Synchronization gear

The synchronization gear of a Messerschmitt Bf 109E1 is adjusted (January 1941). A wooden disk attached to the propeller is used to indicate where each round passes through the propeller arc.

A synchronization gear (also known as a gun synchronizer or interrupter gear) was a device enabling a single-engine tractor configuration aircraft to fire its forward-firing armament through the arc of its spinning propeller without bullets striking the blades. This allowed the aircraft, rather than the gun, to be aimed at the target.
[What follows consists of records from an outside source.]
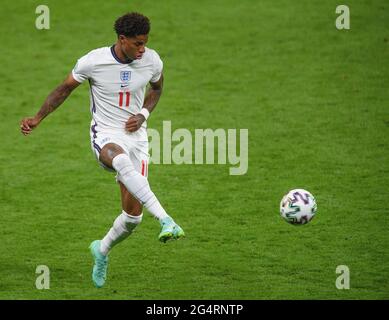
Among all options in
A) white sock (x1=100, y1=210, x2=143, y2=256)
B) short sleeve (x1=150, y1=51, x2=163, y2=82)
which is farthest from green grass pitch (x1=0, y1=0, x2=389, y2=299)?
short sleeve (x1=150, y1=51, x2=163, y2=82)

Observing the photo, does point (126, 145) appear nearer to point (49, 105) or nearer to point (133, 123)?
point (133, 123)

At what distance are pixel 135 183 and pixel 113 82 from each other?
117 centimetres

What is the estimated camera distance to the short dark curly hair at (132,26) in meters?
8.82

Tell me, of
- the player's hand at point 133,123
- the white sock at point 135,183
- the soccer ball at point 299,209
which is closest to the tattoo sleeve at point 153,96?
the player's hand at point 133,123

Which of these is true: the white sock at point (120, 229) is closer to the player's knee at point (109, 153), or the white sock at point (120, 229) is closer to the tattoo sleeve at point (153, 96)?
the player's knee at point (109, 153)

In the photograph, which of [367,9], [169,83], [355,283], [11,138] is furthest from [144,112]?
[367,9]

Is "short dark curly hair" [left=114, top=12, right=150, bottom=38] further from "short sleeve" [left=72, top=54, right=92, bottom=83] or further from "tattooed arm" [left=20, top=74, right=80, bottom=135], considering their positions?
"tattooed arm" [left=20, top=74, right=80, bottom=135]

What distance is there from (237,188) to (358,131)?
9.25 feet

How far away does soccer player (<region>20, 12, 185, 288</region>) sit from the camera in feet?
29.3

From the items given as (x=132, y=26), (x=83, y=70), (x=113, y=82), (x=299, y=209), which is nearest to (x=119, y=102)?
(x=113, y=82)

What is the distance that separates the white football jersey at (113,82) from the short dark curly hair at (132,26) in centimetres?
36
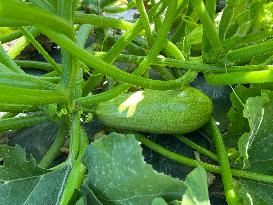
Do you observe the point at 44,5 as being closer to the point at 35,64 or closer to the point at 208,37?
the point at 208,37

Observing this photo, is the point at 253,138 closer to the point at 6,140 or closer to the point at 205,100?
the point at 205,100

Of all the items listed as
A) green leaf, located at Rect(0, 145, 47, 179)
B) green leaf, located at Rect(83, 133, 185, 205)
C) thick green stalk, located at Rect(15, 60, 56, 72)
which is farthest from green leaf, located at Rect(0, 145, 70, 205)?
thick green stalk, located at Rect(15, 60, 56, 72)

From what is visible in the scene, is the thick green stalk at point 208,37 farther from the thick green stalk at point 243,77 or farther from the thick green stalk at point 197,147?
the thick green stalk at point 197,147

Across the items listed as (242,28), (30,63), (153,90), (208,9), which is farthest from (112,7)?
(242,28)

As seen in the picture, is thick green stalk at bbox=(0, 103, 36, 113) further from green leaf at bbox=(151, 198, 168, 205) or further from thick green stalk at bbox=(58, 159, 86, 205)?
green leaf at bbox=(151, 198, 168, 205)

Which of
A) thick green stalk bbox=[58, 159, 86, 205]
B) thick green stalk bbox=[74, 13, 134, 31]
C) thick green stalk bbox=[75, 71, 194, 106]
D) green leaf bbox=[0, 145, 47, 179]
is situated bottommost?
thick green stalk bbox=[58, 159, 86, 205]

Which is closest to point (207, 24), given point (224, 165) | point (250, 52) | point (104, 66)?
point (250, 52)

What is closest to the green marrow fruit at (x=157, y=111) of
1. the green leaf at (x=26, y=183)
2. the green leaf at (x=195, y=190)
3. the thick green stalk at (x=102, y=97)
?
the thick green stalk at (x=102, y=97)
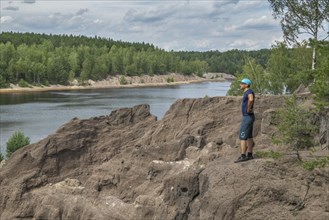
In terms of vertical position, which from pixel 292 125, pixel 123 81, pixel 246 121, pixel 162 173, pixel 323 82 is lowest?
pixel 123 81

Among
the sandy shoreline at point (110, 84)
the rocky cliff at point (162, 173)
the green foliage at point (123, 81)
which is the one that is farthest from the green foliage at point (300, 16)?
the green foliage at point (123, 81)

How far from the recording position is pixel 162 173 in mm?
19609

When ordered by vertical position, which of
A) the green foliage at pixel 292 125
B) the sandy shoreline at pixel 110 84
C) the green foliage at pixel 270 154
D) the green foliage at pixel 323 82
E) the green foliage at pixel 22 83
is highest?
the green foliage at pixel 323 82

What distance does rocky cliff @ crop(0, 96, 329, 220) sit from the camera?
574 inches

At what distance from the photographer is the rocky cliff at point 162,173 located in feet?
47.8

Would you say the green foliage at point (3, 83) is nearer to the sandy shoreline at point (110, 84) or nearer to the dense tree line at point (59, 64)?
the dense tree line at point (59, 64)

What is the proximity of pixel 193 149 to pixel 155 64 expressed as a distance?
179465 mm

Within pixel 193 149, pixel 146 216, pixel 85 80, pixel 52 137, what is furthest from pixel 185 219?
pixel 85 80

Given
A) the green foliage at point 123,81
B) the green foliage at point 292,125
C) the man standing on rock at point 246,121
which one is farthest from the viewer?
the green foliage at point 123,81

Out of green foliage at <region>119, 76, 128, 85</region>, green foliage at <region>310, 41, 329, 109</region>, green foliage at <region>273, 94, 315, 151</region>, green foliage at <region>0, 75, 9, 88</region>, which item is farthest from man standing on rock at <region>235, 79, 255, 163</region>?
green foliage at <region>119, 76, 128, 85</region>

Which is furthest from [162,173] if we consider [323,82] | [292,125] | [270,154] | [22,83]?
[22,83]

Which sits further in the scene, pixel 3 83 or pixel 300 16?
pixel 3 83

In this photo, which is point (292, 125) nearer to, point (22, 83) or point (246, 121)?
point (246, 121)

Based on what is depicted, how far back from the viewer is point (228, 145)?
20.2m
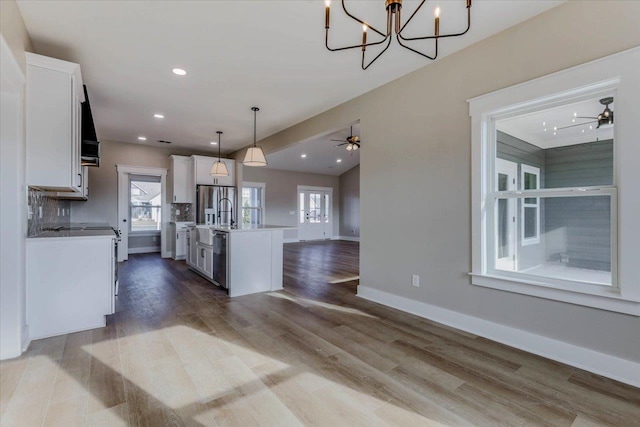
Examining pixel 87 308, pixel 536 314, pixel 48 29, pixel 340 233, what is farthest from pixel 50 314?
pixel 340 233

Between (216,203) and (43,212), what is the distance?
3.83m

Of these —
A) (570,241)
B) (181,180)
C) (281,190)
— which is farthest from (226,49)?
(281,190)

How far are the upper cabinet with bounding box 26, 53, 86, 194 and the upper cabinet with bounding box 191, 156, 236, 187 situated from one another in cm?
435

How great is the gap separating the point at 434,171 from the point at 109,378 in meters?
3.24

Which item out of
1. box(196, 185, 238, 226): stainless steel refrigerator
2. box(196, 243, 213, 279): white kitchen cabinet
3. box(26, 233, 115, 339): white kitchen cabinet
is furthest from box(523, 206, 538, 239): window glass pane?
box(196, 185, 238, 226): stainless steel refrigerator

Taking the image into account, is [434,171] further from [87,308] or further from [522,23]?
[87,308]

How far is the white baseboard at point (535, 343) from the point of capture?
2.04 meters

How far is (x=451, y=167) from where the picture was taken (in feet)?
9.82

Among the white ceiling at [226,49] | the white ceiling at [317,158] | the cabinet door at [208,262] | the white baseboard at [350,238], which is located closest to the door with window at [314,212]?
the white baseboard at [350,238]

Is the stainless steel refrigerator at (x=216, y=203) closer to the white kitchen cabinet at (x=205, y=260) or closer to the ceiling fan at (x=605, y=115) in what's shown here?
the white kitchen cabinet at (x=205, y=260)

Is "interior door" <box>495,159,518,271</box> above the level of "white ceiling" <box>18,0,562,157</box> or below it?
below

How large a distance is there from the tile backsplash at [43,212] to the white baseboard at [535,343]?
383 centimetres

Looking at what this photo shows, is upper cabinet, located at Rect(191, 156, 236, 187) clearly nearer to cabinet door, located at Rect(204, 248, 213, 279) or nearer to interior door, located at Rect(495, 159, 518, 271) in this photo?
cabinet door, located at Rect(204, 248, 213, 279)

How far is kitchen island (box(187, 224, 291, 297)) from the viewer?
4074 mm
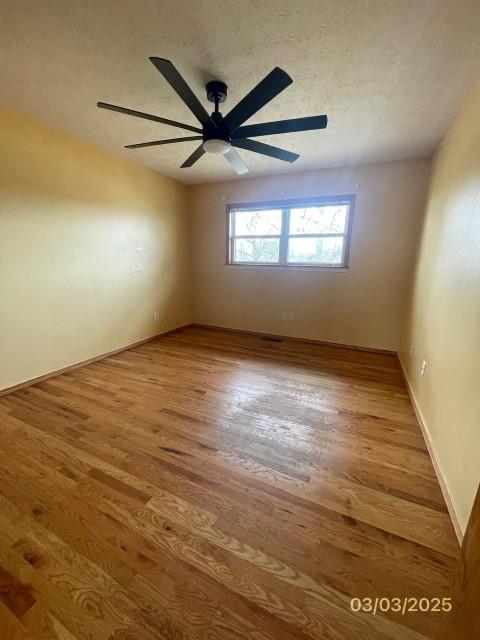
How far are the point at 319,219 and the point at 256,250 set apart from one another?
3.57 ft

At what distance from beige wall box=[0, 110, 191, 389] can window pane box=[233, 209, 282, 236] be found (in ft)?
3.80

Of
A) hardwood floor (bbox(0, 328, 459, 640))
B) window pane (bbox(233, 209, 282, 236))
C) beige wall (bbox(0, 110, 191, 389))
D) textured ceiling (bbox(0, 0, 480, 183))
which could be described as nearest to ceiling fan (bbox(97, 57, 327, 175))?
textured ceiling (bbox(0, 0, 480, 183))

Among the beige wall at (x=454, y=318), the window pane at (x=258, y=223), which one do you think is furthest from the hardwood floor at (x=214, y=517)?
the window pane at (x=258, y=223)

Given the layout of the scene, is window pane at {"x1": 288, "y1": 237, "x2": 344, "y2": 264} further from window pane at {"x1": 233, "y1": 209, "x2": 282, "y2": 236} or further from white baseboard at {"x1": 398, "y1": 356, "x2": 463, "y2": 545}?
white baseboard at {"x1": 398, "y1": 356, "x2": 463, "y2": 545}

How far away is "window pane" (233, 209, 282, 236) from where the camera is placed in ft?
13.2

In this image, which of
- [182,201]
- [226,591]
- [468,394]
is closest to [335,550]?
[226,591]

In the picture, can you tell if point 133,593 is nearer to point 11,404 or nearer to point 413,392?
point 11,404

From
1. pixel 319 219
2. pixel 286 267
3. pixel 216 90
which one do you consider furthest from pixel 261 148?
pixel 286 267

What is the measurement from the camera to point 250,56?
1.57m

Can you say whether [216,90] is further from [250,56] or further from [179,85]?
[179,85]

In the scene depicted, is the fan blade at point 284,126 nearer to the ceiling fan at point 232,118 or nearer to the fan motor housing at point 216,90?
the ceiling fan at point 232,118

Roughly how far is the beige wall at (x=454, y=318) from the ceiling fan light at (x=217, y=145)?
1639mm

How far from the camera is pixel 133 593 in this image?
3.26 ft

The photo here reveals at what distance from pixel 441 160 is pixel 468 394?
241 centimetres
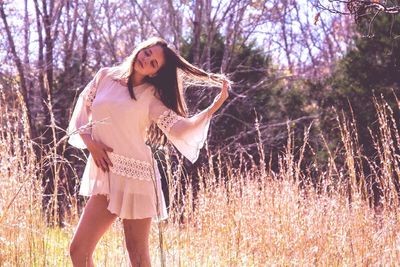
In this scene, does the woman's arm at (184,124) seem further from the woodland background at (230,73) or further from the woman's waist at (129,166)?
the woodland background at (230,73)

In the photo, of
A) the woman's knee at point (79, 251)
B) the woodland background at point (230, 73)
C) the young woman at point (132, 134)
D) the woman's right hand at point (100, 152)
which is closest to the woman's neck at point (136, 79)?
the young woman at point (132, 134)

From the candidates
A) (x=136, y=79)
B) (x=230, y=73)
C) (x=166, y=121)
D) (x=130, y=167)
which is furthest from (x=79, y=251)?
(x=230, y=73)

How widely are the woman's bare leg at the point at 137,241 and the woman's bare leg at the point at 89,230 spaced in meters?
0.10

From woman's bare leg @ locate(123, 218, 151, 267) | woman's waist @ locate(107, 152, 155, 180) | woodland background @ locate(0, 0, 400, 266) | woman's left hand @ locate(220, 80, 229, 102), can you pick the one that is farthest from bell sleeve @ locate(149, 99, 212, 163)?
woodland background @ locate(0, 0, 400, 266)

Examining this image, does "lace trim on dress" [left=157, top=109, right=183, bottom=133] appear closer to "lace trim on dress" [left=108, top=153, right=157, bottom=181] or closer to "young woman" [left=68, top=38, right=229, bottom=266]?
"young woman" [left=68, top=38, right=229, bottom=266]

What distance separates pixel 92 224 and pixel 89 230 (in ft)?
0.10

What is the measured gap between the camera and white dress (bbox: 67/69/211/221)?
2.82 meters

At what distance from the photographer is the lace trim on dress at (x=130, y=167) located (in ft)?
9.38

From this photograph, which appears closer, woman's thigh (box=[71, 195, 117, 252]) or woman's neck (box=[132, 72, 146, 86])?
woman's thigh (box=[71, 195, 117, 252])

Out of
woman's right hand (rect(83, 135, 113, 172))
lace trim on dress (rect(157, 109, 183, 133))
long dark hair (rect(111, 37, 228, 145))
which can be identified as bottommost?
woman's right hand (rect(83, 135, 113, 172))

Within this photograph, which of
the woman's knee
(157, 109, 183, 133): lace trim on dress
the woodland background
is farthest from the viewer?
the woodland background

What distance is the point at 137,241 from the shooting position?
9.29 ft

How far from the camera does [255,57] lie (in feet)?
33.5

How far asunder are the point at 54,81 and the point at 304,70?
5273mm
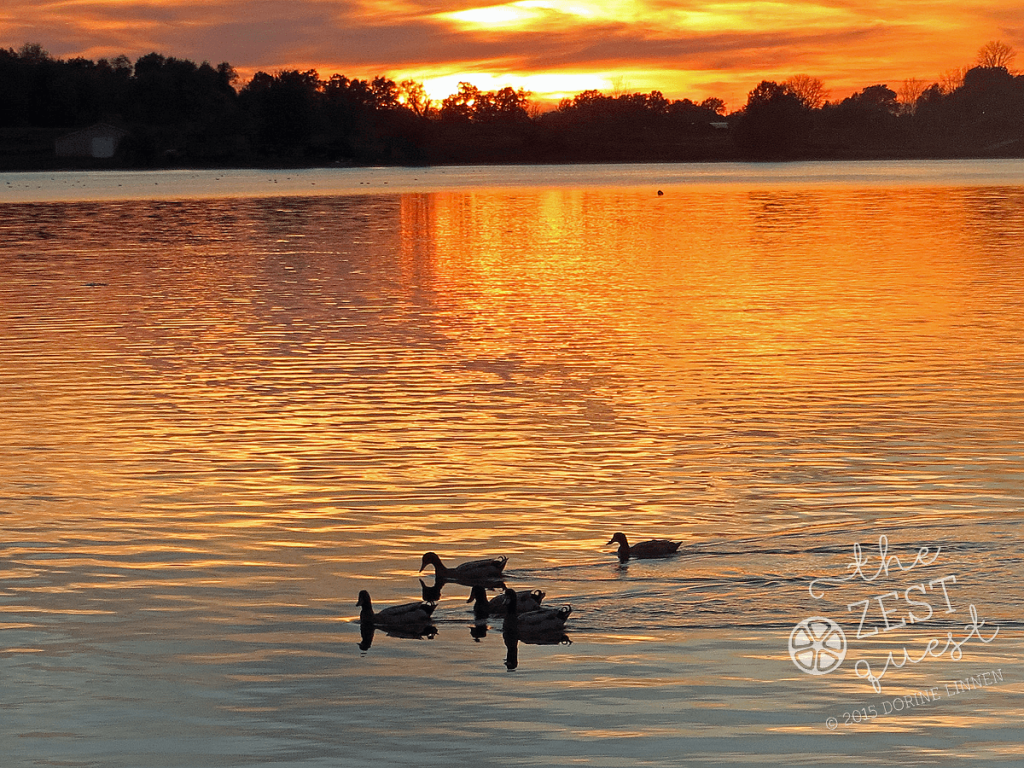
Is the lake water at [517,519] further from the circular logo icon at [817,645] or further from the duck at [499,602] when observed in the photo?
the duck at [499,602]

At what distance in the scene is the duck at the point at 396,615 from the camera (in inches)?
521

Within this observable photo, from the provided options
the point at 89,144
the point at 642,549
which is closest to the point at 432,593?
the point at 642,549

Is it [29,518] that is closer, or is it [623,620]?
[623,620]

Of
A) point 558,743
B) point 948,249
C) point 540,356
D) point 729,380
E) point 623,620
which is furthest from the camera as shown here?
point 948,249

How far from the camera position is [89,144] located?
634 ft

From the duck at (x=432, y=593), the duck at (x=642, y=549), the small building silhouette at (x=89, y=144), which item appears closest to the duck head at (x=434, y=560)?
the duck at (x=432, y=593)

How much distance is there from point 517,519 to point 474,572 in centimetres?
267

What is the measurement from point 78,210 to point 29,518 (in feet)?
267

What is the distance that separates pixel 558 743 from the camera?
425 inches

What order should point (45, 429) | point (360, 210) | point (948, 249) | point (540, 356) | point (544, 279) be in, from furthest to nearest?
point (360, 210) < point (948, 249) < point (544, 279) < point (540, 356) < point (45, 429)

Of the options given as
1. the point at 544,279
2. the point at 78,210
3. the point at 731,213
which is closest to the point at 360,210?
the point at 78,210

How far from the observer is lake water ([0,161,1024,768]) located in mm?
11289

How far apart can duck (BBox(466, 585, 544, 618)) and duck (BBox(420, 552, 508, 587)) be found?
0.25 meters

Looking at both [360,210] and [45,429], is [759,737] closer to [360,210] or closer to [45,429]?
[45,429]
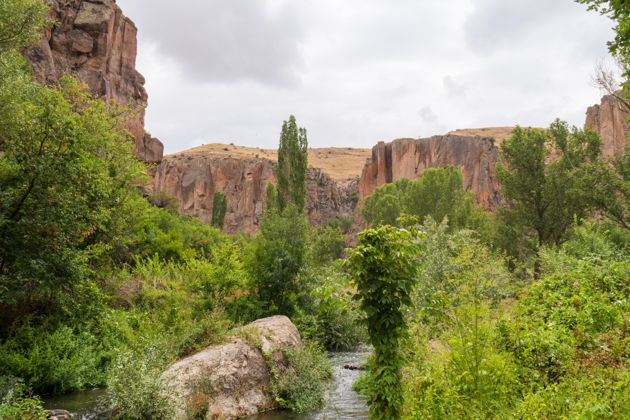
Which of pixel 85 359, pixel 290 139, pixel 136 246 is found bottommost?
pixel 85 359

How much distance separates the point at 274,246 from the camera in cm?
1967

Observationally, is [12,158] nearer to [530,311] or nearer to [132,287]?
[132,287]

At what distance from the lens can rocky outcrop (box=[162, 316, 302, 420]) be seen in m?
9.32

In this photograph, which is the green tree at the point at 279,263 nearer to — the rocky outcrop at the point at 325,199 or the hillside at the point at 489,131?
the rocky outcrop at the point at 325,199

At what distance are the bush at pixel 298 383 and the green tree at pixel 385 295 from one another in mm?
4981

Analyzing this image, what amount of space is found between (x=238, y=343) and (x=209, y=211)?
7072 centimetres

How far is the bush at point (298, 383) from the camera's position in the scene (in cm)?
1102

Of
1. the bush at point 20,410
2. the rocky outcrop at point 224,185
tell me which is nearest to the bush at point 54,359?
the bush at point 20,410

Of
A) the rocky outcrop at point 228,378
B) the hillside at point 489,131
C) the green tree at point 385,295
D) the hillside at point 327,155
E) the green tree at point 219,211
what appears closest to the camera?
the green tree at point 385,295

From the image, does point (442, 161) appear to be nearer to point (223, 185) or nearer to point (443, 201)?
point (443, 201)

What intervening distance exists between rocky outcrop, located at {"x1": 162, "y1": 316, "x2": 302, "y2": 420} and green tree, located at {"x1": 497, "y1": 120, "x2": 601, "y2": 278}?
22.0 metres

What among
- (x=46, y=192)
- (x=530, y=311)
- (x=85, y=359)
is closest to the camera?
(x=530, y=311)

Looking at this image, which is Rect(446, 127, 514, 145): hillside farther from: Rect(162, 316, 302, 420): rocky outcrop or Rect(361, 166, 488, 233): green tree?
Rect(162, 316, 302, 420): rocky outcrop

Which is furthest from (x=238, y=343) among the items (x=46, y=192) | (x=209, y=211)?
(x=209, y=211)
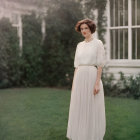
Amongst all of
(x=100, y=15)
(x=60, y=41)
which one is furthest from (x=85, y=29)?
(x=60, y=41)

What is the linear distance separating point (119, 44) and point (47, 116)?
13.9 feet

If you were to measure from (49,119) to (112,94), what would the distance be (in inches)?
131

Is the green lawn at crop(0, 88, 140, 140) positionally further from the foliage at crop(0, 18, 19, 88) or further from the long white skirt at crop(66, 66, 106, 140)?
the foliage at crop(0, 18, 19, 88)

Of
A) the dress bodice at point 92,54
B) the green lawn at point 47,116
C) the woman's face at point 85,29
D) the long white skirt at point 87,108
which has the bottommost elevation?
the green lawn at point 47,116

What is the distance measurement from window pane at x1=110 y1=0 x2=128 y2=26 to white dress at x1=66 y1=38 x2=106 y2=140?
570 cm

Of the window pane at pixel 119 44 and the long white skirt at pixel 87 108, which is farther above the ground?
the window pane at pixel 119 44

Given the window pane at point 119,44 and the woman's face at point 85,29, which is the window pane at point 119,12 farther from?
the woman's face at point 85,29

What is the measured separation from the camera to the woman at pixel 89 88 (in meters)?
4.25

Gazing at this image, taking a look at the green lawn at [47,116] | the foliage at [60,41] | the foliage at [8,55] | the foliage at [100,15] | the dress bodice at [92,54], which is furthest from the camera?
the foliage at [60,41]

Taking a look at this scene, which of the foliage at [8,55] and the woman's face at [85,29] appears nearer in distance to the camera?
the woman's face at [85,29]

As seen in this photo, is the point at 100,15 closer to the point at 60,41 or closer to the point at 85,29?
the point at 60,41

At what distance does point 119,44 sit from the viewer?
32.7ft

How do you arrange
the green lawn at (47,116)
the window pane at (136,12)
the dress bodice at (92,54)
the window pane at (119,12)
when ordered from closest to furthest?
the dress bodice at (92,54)
the green lawn at (47,116)
the window pane at (136,12)
the window pane at (119,12)

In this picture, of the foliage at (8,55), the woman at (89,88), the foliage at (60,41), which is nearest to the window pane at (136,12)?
the foliage at (60,41)
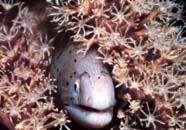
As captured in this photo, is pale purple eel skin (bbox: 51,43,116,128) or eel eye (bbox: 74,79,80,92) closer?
pale purple eel skin (bbox: 51,43,116,128)

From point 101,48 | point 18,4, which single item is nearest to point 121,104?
point 101,48

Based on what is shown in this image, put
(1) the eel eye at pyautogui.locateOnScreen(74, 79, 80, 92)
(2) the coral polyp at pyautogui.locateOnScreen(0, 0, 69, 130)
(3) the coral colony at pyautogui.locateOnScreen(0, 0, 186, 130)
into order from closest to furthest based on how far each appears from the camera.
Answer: (2) the coral polyp at pyautogui.locateOnScreen(0, 0, 69, 130)
(3) the coral colony at pyautogui.locateOnScreen(0, 0, 186, 130)
(1) the eel eye at pyautogui.locateOnScreen(74, 79, 80, 92)

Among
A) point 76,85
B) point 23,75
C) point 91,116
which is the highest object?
point 23,75

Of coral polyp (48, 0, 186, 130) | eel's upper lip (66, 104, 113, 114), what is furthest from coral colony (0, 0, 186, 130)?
eel's upper lip (66, 104, 113, 114)

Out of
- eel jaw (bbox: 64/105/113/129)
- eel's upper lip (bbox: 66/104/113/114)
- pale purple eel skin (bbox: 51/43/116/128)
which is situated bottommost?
eel jaw (bbox: 64/105/113/129)

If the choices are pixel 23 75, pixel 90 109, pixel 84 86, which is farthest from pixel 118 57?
pixel 23 75

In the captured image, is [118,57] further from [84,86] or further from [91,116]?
[91,116]

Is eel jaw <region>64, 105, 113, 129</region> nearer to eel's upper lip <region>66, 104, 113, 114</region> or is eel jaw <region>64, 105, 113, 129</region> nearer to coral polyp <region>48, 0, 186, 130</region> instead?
eel's upper lip <region>66, 104, 113, 114</region>

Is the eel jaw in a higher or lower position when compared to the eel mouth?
lower
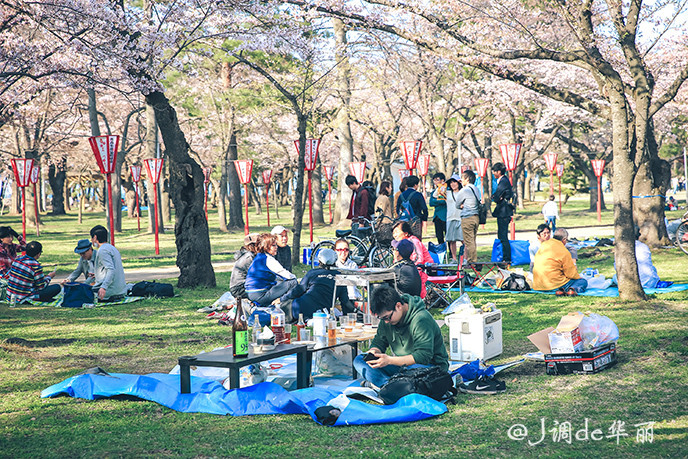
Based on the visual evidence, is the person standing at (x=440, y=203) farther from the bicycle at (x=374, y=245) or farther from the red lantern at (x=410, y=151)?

There were many practical problems, mostly arising from the inherently imprecise nature of an automatic gun's firing, the great (and varying) velocity of the blades of a spinning propeller, and the very high speed at which any gear synchronizing the two had to operate. In practice, all known gears worked on the principle of actively triggering each shot, in the manner of a semi-automatic weapon.

Design and experimentation with gun synchronization had been underway in France and Germany in 1913–1914, following the ideas of August Euler, who seems to have been the first to suggest mounting a fixed armament firing in the direction of flight (in 1910). However, the first practical – if far from reliable – gear to enter operational service was that fitted to the Fokker Eindecker fighters, which entered squadron service with the German Air Service in mid-1915. The success of the Eindecker led to numerous gun synchronization devices, culminating in the reasonably reliable hydraulic British Constantinesco gear of 1917. By the end of the First World War, German engineers were well on the way to perfecting a gear using an electrical rather than a mechanical or hydraulic link between the engine and the gun, with the gun triggered by an electro-mechanical solenoid.

From 1918 to the mid-1930s the standard armament for a fighter aircraft remained two synchronized rifle-calibre machine guns, firing forward through the arc of the propeller. In the late 1930s, however, the main role of the fighter was increasingly seen as the destruction of large, all-metal bombers, for which this armament was inadequate. Since it was impractical to fit more than two guns in the limited space available in the front of a single-engine aircraft's fuselage, guns began to be mounted in the wings instead, firing outside the arc of the propeller so not requiring synchronising. Synchronizing became unnecessary on all aircraft with the introduction of propellerless jet propulsion.